=== Dataset content ===
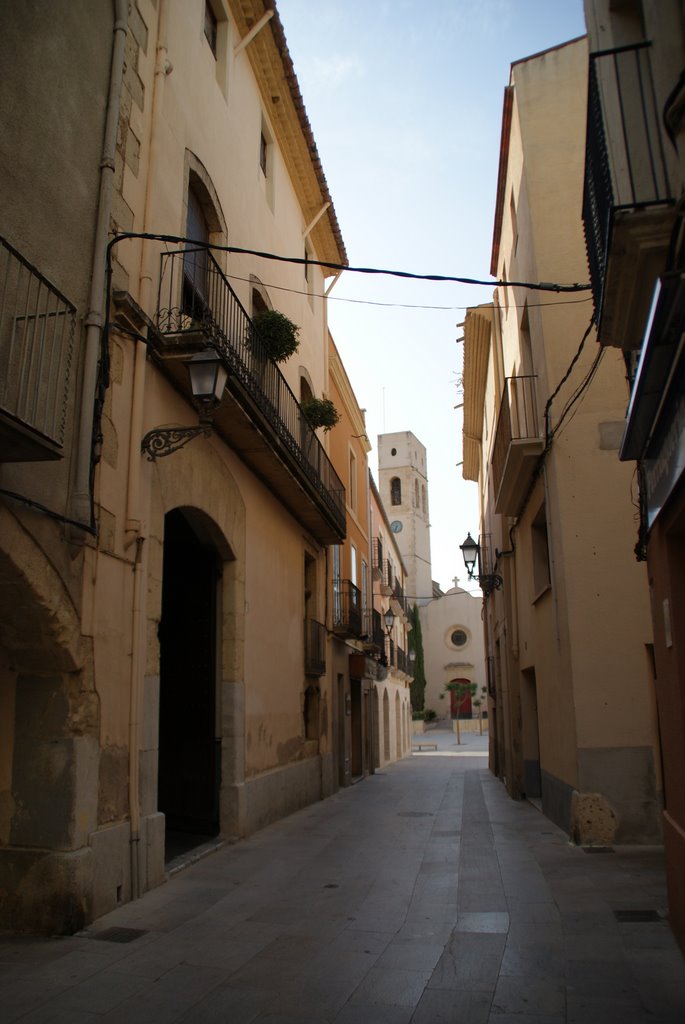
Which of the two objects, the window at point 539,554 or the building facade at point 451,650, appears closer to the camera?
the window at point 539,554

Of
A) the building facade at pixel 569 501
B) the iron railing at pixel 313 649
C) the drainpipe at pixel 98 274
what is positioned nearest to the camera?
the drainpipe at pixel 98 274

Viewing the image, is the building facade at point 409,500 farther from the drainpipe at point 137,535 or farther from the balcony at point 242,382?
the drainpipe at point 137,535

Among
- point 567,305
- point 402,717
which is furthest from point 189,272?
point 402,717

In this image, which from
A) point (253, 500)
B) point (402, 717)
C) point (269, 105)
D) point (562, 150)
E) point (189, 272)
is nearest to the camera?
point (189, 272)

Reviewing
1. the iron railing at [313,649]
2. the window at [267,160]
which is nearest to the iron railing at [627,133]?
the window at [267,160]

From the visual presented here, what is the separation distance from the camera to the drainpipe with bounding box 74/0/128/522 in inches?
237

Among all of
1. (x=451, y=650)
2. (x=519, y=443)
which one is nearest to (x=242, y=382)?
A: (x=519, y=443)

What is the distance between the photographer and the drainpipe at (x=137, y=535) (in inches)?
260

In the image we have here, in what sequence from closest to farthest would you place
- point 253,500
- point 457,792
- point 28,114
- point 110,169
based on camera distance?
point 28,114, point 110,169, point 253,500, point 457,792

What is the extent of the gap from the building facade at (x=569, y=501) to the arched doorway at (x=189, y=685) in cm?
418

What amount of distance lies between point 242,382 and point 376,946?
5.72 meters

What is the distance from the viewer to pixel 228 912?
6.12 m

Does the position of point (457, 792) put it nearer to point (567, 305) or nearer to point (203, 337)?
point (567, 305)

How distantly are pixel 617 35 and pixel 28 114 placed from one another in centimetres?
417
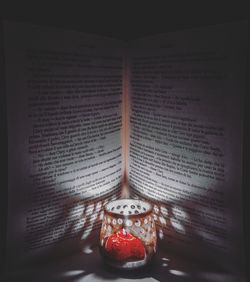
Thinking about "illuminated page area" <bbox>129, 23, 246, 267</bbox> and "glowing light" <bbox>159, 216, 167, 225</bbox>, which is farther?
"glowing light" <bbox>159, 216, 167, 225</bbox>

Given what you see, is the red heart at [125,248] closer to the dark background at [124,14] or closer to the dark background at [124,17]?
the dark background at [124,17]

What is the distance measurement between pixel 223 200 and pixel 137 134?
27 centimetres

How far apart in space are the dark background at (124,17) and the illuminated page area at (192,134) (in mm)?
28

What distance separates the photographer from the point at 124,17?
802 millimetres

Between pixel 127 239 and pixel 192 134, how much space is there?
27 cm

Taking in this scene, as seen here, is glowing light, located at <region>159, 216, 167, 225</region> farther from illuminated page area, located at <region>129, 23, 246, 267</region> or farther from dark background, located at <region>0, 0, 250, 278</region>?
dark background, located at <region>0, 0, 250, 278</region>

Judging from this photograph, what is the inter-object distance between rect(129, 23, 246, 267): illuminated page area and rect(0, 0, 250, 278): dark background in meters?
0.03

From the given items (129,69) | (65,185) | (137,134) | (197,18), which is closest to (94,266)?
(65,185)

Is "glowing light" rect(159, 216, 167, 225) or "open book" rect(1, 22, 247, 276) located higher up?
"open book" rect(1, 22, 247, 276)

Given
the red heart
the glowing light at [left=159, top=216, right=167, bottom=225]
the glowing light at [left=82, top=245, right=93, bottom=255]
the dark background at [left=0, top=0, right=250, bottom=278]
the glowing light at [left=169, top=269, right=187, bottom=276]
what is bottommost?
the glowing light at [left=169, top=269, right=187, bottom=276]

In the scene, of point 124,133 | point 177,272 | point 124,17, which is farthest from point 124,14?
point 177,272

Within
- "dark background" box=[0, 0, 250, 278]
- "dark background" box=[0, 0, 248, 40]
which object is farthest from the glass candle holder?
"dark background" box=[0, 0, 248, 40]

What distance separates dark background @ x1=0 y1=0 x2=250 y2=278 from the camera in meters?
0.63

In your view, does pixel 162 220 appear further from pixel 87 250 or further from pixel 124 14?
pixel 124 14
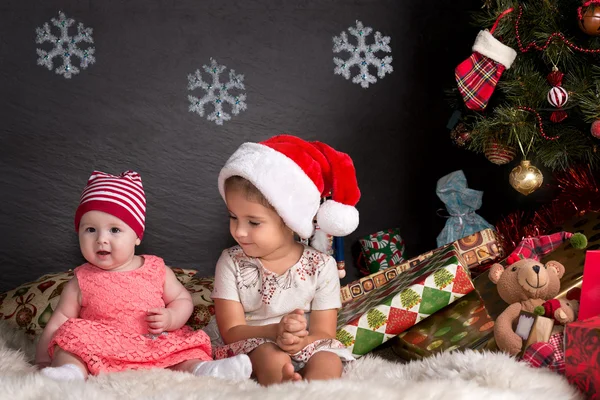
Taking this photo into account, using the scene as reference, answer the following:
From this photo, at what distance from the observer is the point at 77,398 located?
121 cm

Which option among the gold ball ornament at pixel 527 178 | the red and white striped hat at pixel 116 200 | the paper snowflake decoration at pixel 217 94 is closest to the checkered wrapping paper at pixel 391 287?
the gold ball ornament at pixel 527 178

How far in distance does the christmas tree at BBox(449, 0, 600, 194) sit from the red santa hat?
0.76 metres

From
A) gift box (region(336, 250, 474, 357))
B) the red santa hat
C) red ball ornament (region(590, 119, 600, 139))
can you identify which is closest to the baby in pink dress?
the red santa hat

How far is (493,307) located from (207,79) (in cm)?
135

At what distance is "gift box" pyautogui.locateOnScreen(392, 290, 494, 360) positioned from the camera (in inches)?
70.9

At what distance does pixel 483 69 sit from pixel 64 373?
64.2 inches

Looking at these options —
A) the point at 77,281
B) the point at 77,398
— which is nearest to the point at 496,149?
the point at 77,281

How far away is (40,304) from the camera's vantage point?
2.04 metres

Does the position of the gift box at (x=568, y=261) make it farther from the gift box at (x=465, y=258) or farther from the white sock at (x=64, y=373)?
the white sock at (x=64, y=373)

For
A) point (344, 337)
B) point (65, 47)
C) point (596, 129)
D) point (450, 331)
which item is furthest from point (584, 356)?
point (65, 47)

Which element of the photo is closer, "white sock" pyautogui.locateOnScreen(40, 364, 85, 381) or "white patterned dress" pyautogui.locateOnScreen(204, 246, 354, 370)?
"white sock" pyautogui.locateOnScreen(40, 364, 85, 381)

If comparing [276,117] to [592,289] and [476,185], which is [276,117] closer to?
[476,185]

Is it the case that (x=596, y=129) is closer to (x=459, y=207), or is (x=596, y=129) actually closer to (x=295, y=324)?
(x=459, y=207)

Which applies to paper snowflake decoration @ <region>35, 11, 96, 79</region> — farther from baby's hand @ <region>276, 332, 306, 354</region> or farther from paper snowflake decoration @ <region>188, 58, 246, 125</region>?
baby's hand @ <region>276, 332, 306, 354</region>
---
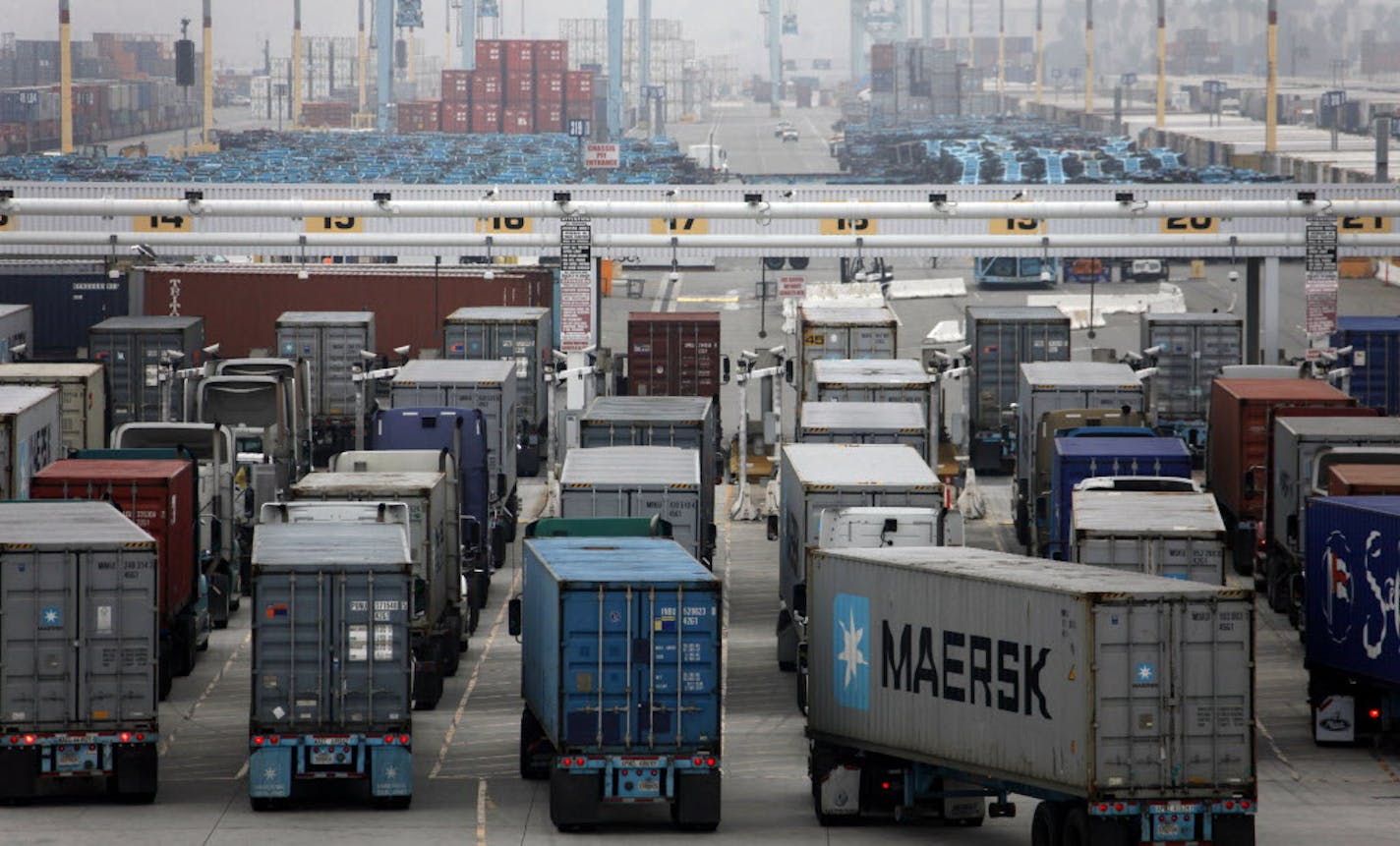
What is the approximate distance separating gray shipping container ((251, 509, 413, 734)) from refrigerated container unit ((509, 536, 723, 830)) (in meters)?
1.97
==
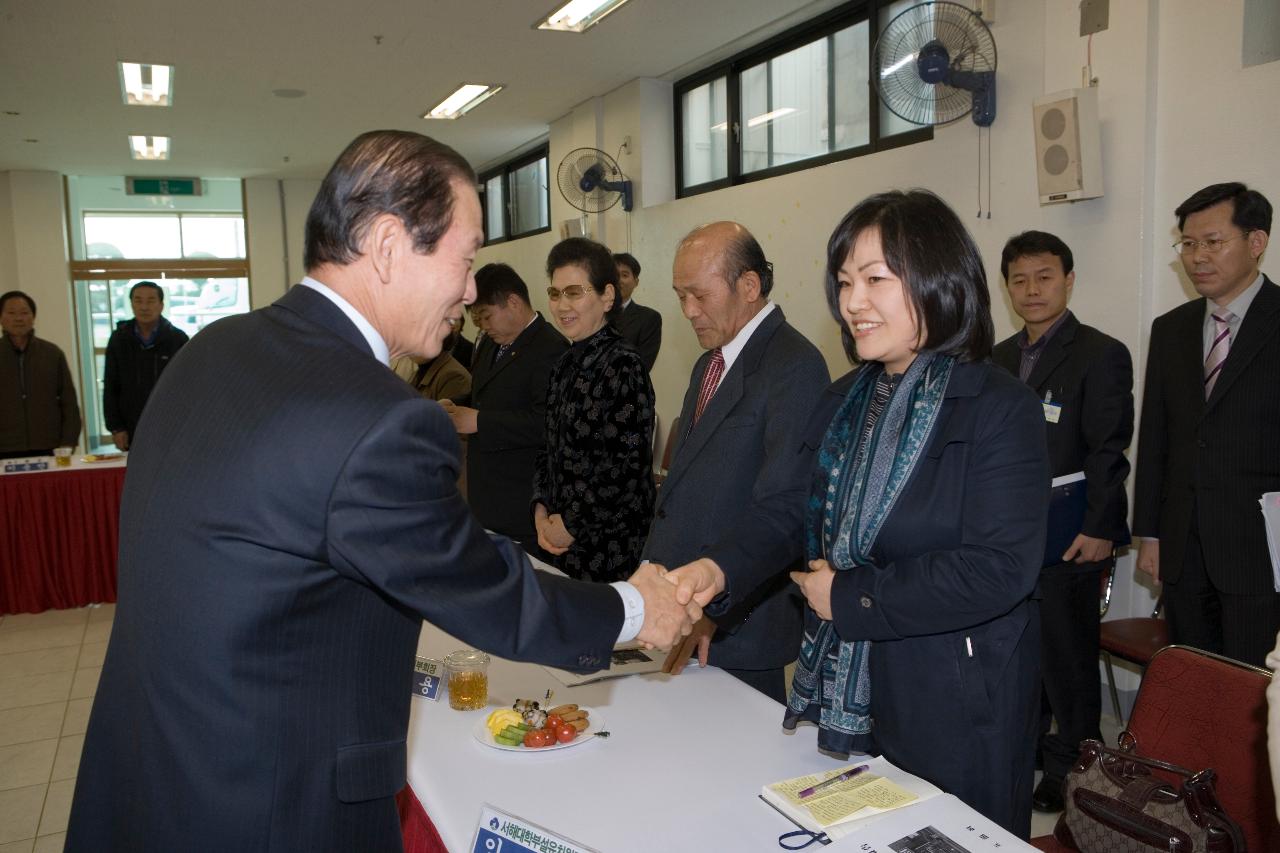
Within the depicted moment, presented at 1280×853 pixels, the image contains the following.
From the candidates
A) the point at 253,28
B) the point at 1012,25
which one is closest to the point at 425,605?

=== Task instructions ===
Show each line of the listing that contains the word "window".

=== Answer to this problem ===
Which of the two objects, the window at point 539,554 or the building facade at point 451,650, appears closer to the camera?
the window at point 539,554
2. the window at [267,160]
the window at [267,160]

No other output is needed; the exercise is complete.